• **Textauszug**
Die Kenntlichmachung durch geeignete Maßnahmen tritt nach der Systematik des § 15a Abs. 1 Satz 2 PolG NRW an die Stelle der Offenkundigkeit der Videoüberwachung. Mithin sind an die Kenntlichmachung vergleichbare Anforderungen zu stellen; auch sie muss mit einem beiläufigen Blick erfasst werden können. Diese Anforderungen sind in der Regel schon dann erfüllt, wenn durch gut sichtbar angebrachte Hinweisschilder, auf denen etwa ein Videokamerapiktogramm abgebildet ist, darauf aufmerksam gemacht wird, dass man sich in einen überwachten Bereich begibt. Die von dem Antragsgegner aktuell genutzten Hinweisschilder sind der Art nach zu einer solchen Information geeignet.

Sie weisen mittels zweier Piktogramme sowie textlich auf die durchgehende Videoüberwachung einschließlich der Bildaufzeichnung sowie deren Aussetzung bei Versammlungen hin. Der Antragsteller kann sich bei summarischer Prüfung nicht erfolgreich darauf berufen, die nach seinem Vortrag mindestens 600 mm x 400 mm großen Schilder seien zur Kenntlichmachung der Videoüberwachung generell ungeeignet, weil sie den Anforderungen der DIN 1450:2013-04 zur Gestaltung von Texten im öffentlichen Raum nicht genügten. Auch bei Anbringung über Kopfhöhe ist nach Einschätzung des Senats davon auszugehen, dass das Kamera-Piktogramm einem Passanten dieselben Informationen zu vermitteln geeignet ist, die mit einer offenkundigen Videoüberwachung einhergehen.

• **Vorliegende Zeilen**
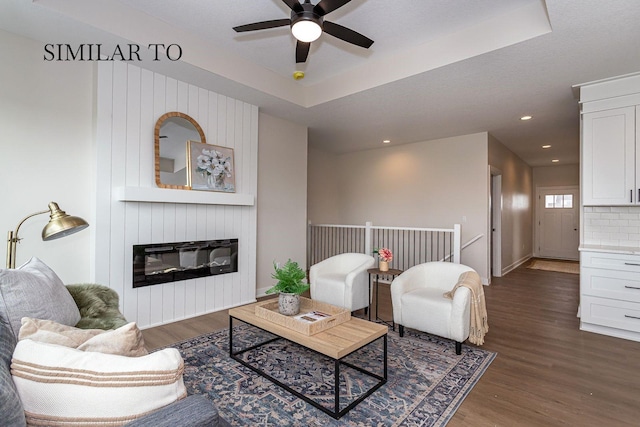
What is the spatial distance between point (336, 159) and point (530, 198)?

==

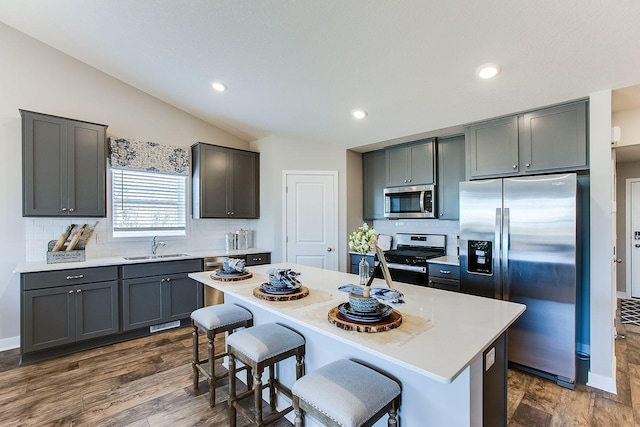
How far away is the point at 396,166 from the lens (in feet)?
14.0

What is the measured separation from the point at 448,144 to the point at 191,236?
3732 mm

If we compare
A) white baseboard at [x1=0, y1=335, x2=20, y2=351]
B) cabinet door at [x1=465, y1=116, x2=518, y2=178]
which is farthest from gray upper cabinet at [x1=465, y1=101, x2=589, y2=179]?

• **Zu lösende Aufgaben**
1 > Ersetzen Sie im Textauszug "Hinweisschilder" durch "Warnschilder" und geben Sie den Abschnitt zwischen "Die Kenntlichmachung durch" und "solchen Information geeignet." einschließlich wieder.
2 > Nennen Sie sämtliche Wörter des Textauszugs, die die Zeichenfolge "Piktogramm" enthalten.
3 > Entscheiden Sie anhand des Textauszugs, ob die folgenden Aussagen zutreffen, und belegen Sie jede Entscheidung mit dem maßgeblichen Wortlaut:
(a) Nach dem Vortrag des Antragstellers sind die Schilder mindestens 600 mm x 400 mm groß.
(b) Die Kenntlichmachung muss nicht mit einem beiläufigen Blick erfasst werden können.
(c) Die Hinweisschilder verwenden drei Piktogramme.
Stützen Sie sich ausschließlich auf den Textauszug.

• **Bearbeitete Aufgaben**
1 >
Die Kenntlichmachung durch geeignete Maßnahmen tritt nach der Systematik des § 15a Abs. 1 Satz 2 PolG NRW an die Stelle der Offenkundigkeit der Videoüberwachung. Mithin sind an die Kenntlichmachung vergleichbare Anforderungen zu stellen; auch sie muss mit einem beiläufigen Blick erfasst werden können. Diese Anforderungen sind in der Regel schon dann erfüllt, wenn durch gut sichtbar angebrachte Warnschilder, auf denen etwa ein Videokamerapiktogramm abgebildet ist, darauf aufmerksam gemacht wird, dass man sich in einen überwachten Bereich begibt. Die von dem Antragsgegner aktuell genutzten Warnschilder sind der Art nach zu einer solchen Information geeignet.

2 > Videokamerapiktogramm, Piktogramme, Kamera-Piktogramm

3 >
(a) Ja: "die nach seinem Vortrag mindestens 600 mm x 400 mm großen Schilder"
(b) Nein: "auch sie muss mit einem beiläufigen Blick erfasst werden können"
(c) Nein: "Sie weisen mittels zweier Piktogramme sowie textlich auf die durchgehende Videoüberwachung"